# start of Dataset entries

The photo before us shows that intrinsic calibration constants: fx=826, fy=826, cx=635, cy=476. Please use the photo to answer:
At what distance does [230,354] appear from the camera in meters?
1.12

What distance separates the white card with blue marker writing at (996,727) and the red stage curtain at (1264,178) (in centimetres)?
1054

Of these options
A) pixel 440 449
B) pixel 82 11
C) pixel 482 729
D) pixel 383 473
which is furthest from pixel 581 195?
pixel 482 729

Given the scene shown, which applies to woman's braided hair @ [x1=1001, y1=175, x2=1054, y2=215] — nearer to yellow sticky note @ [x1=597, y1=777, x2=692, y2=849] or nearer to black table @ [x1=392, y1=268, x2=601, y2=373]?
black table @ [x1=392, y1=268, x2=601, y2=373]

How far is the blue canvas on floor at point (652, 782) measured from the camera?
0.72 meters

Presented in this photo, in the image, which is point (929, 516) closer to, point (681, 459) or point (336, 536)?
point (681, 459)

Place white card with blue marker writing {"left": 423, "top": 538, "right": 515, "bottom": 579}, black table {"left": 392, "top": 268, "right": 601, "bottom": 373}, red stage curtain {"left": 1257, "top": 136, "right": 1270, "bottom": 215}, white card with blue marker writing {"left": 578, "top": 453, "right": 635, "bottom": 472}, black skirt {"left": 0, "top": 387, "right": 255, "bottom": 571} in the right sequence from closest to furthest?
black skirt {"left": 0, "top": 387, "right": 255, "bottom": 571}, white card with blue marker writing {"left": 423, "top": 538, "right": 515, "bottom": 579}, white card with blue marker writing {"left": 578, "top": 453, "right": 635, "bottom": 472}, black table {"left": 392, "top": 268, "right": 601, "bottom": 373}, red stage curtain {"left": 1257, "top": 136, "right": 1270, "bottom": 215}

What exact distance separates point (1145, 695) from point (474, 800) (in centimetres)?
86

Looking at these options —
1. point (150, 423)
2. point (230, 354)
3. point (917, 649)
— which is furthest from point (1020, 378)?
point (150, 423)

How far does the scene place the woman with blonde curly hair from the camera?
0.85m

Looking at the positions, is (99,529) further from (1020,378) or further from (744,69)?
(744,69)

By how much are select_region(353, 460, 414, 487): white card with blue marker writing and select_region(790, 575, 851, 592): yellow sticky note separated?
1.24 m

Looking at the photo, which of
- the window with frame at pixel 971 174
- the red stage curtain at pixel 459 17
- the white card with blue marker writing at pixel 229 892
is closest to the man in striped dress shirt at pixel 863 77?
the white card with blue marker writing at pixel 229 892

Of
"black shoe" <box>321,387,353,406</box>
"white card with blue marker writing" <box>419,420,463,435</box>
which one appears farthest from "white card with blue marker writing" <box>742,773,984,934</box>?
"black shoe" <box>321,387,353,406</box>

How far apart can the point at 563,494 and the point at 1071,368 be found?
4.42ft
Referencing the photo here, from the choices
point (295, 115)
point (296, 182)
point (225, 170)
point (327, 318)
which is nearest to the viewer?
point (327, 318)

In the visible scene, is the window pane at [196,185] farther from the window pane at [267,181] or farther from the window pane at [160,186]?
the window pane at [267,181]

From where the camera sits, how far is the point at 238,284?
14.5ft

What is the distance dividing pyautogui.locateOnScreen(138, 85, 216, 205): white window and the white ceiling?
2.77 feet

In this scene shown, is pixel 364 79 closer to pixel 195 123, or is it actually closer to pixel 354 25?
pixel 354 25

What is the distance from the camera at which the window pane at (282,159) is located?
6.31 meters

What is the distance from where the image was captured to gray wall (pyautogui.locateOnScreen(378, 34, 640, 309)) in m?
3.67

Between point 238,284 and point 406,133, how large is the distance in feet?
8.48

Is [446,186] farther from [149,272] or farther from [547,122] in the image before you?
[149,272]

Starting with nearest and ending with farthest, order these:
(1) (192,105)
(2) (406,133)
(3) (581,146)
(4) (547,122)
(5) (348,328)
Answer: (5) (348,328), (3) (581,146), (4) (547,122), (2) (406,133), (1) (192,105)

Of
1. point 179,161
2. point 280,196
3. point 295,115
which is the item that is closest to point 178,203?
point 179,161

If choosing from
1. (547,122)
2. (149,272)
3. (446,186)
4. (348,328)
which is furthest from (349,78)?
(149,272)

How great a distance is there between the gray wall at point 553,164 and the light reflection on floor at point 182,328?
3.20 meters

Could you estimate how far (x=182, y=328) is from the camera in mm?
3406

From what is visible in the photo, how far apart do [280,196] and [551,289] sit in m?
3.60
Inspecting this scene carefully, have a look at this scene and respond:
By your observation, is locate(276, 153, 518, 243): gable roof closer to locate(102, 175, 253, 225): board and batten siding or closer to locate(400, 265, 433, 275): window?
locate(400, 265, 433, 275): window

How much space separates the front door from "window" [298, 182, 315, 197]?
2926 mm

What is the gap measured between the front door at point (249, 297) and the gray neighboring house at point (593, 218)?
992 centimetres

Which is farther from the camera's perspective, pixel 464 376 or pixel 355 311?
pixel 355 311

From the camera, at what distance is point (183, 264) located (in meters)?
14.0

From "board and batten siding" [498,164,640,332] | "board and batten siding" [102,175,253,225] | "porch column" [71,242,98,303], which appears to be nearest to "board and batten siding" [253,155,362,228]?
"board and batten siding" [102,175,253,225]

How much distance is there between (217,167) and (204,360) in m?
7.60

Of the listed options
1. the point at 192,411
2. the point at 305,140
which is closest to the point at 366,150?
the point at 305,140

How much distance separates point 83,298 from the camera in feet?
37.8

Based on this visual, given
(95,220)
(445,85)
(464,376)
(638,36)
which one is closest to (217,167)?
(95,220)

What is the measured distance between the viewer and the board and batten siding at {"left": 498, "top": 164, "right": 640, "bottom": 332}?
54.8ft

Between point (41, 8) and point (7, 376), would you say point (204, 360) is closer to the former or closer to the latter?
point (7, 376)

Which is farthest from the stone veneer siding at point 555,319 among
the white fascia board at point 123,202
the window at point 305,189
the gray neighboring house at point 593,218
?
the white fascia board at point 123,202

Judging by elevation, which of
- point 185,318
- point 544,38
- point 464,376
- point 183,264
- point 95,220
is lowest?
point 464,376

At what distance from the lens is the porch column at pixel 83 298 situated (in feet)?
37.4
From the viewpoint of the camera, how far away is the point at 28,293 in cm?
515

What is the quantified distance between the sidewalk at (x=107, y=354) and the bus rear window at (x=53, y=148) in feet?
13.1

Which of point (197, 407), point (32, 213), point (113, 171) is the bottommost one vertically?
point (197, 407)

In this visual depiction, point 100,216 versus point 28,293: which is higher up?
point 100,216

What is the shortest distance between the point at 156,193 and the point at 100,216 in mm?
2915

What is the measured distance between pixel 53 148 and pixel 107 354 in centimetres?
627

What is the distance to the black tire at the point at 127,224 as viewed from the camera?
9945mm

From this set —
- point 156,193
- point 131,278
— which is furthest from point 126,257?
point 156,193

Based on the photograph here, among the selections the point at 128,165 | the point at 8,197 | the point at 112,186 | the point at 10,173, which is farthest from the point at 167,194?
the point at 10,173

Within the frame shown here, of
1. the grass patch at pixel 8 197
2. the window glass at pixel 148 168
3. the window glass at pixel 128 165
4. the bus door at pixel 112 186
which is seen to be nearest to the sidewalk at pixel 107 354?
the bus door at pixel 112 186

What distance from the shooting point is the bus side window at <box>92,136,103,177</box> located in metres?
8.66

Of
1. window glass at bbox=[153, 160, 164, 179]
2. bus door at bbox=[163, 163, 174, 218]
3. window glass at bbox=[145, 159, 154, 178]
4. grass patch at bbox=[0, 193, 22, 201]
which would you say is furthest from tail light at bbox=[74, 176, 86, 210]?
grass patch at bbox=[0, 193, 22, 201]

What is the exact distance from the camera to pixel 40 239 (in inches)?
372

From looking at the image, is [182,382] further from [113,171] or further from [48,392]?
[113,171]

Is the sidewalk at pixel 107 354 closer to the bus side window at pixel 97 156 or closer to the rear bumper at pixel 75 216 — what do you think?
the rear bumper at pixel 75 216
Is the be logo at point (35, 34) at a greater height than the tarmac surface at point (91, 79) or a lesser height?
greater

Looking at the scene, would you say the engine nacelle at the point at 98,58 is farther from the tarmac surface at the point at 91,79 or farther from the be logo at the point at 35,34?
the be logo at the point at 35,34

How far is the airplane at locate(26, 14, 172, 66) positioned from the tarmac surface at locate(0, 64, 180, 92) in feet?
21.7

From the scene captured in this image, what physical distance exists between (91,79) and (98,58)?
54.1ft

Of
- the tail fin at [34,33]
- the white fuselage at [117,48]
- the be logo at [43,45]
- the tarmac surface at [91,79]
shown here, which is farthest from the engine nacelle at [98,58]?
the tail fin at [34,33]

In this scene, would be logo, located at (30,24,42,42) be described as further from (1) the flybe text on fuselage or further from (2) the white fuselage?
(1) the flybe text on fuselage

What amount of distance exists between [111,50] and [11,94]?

# end of Dataset entries

Number everything from the line containing "In this scene, would" down to the last line, skipping blank lines.

1. In this scene, would be logo, located at (30,24,42,42) be described as further from (1) the flybe text on fuselage or further from (2) the white fuselage?
2. (1) the flybe text on fuselage
3. What amount of distance exists between [111,50] and [11,94]?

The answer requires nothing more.